— WORK REQUEST —
In the text about breast cancer risk genes and breast density, how many breast cancer patients did Lee and colleagues genotype?

— TEXT PASSAGE —
=== Begin Enclosure ===
SNPs in intron 2 of fibroblast growth factor receptor 2 (FGFR2) have emerged as top hits from multiple genome-wide association studies of breast cancer [14
]. We did not detect an association between an FGFR2 (rs2981582) SNP and breast density in the current study. Homozygous variants of rs2981582 or other SNPs in high linkage disequilibrium are estimated to confer about a 60% increase in breast cancer risk relative to homozygous wildtypes [14
]. Assuming the association between FGFR2 variants and breast cancer is mediated through breast density, one would expect to see a 33% difference in mammographic density comparing homozygous variants with homozygous wildtypes. The current study consisted of sufficiently high numbers of both premenopausal and postmenopausal women to detect such a difference. The lack of association of the SNP in FGFR2 and other breast cancer loci with breast density in this study suggests that some genes influence breast cancer risk independent of breast density.
Our primary analyses focused on the 11 SNPs identified after a multi-stage genome-wide association study with p ≤ 0.001 in the combined analysis. We also examined 20 additional SNPs that were either no longer significant at this cutoff or not consistent with the direction originally observed. There is suggestive evidence that three of these SNPs (rs2298075, rs684340 and rs6469633) are associated with breast density in a direction consistent with the observed association with breast cancer risk. The p value in the combined BCAC study for these three SNPs ranged from 0.002 to 0.13. Thus although they were not considered significantly associated with breast cancer at the defined cutoff, their borderline significance with breast cancer risk and consistent association with breast density warrant further investigation of these SNPs in relation to breast density and breast cancer risk.
To our knowledge, this is the first study to examine the association between these replicated breast cancer susceptibility loci and mammographic density in a cancer-free population. Lee and colleagues [37
] genotyped six breast cancer susceptibility loci identified from genome-wide association studies among 516 young (<50 years of age) breast cancer patients. Five of these six SNPs were included in the present study. Overall, they observed no association between the SNPs and mammographic density. However, among women with oestrogen-receptor positive breast cancer rs3817198 was associated with mammographic density (p = 0.02). The direction of the association observed was consistent with our findings among premenopausal women.
The majority of the current study population was postmenopausal at the time of mammography and we were limited by the number of premenopausal women with breast density measurements. Given that the first stage of the genome-wide association study was among women with a strong family history, these SNPs may be more likely to be associated with premenopausal density. It remains to be seen whether other breast cancer susceptibility loci from other study designs are associated with postmenopausal breast density.
=== End Enclosure ===
Saved data entries
=== Begin Enclosure ===
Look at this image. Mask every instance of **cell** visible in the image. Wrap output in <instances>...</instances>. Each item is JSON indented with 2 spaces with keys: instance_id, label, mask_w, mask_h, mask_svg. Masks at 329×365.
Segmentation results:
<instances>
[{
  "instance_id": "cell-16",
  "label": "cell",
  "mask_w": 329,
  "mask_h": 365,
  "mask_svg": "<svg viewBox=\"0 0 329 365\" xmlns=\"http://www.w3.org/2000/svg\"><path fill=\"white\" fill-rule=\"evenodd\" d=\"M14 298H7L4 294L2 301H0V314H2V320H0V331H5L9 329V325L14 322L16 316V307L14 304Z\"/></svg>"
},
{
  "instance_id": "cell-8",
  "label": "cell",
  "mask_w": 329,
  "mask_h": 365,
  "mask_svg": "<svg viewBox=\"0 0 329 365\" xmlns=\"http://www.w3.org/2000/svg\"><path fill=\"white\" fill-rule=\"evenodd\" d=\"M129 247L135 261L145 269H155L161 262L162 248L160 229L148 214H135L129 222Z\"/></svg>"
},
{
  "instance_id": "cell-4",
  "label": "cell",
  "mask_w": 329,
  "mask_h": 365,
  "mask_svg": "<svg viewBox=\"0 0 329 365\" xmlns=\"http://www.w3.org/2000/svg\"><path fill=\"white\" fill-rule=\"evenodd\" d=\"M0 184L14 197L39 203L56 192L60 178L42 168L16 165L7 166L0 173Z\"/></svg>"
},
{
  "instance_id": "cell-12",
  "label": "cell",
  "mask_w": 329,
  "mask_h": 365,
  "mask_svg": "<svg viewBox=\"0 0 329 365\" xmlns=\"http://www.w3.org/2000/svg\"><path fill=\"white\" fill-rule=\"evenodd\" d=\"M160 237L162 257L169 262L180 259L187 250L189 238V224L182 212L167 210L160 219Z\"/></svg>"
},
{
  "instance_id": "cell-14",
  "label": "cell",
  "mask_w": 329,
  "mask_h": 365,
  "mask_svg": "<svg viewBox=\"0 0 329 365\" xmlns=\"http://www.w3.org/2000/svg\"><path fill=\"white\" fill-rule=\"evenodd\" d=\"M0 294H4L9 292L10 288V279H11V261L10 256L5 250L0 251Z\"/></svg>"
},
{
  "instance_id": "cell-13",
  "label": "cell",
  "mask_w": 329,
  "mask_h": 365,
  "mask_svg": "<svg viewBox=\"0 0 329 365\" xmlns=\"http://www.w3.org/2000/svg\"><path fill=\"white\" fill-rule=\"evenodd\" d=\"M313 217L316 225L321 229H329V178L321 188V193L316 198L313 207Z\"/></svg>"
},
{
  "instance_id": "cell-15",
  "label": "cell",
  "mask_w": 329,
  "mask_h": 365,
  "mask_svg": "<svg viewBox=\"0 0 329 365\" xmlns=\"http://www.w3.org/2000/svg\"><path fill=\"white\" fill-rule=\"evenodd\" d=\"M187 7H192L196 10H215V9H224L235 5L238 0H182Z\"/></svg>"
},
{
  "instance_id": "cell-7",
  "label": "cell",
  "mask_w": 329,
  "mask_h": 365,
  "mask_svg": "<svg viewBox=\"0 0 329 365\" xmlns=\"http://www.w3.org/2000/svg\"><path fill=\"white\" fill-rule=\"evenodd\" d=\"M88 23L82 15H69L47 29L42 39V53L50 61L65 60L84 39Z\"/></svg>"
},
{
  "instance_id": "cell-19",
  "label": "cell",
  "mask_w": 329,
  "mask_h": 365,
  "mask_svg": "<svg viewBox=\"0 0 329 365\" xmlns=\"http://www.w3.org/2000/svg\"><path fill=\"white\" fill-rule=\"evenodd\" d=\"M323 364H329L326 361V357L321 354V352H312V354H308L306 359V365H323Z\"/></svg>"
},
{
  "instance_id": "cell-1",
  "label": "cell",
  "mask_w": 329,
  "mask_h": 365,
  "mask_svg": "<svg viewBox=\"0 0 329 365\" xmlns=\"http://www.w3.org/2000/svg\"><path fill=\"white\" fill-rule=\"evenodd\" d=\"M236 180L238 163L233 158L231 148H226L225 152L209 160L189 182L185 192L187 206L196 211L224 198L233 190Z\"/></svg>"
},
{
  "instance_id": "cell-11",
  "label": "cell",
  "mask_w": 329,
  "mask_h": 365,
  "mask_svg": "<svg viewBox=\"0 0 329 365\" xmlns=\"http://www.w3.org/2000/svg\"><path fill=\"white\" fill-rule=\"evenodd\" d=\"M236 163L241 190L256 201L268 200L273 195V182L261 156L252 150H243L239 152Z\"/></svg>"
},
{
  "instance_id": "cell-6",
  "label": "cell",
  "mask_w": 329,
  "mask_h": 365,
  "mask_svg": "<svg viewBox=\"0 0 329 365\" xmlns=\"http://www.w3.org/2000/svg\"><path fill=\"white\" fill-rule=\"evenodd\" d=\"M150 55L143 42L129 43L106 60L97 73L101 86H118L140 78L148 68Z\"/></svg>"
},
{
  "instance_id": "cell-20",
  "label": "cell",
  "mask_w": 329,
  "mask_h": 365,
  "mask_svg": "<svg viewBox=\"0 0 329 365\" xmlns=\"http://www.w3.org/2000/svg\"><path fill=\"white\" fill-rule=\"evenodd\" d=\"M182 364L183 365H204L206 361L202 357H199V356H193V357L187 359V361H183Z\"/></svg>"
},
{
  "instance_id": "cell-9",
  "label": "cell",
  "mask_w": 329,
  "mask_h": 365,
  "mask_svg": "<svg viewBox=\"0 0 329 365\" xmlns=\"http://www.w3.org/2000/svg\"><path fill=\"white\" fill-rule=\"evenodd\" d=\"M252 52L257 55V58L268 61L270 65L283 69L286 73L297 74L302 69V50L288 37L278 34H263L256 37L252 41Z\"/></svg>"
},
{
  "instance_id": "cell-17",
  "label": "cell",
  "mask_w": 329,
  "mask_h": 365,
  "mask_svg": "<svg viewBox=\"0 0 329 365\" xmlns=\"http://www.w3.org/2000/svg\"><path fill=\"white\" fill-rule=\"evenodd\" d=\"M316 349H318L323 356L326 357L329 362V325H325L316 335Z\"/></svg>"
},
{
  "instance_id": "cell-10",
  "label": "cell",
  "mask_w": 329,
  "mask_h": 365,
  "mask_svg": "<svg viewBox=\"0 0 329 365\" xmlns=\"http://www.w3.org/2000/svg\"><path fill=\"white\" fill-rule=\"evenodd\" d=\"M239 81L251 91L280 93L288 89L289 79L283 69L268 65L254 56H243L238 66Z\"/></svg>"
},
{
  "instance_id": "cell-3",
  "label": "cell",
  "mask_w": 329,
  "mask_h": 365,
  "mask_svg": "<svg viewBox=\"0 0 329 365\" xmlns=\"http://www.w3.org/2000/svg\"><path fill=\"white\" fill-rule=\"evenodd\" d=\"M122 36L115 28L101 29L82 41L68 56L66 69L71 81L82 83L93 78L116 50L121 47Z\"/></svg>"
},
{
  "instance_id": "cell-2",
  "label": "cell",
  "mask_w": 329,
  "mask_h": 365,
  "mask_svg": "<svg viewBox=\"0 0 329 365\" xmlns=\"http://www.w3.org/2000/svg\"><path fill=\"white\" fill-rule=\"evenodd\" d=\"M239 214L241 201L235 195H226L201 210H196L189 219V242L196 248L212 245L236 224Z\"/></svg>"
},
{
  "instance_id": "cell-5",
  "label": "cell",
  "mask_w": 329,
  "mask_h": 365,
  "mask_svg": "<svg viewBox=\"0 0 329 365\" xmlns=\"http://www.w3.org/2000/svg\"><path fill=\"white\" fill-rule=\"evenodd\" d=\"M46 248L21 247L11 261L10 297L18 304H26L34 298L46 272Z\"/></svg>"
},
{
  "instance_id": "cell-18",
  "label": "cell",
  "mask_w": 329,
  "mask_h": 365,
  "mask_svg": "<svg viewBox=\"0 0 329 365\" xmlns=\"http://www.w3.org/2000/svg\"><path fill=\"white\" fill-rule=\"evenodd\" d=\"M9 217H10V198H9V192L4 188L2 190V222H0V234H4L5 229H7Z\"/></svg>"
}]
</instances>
=== End Enclosure ===
— RESULT FOR THIS TASK —
516 young breast cancer patients, all under 50 years of age.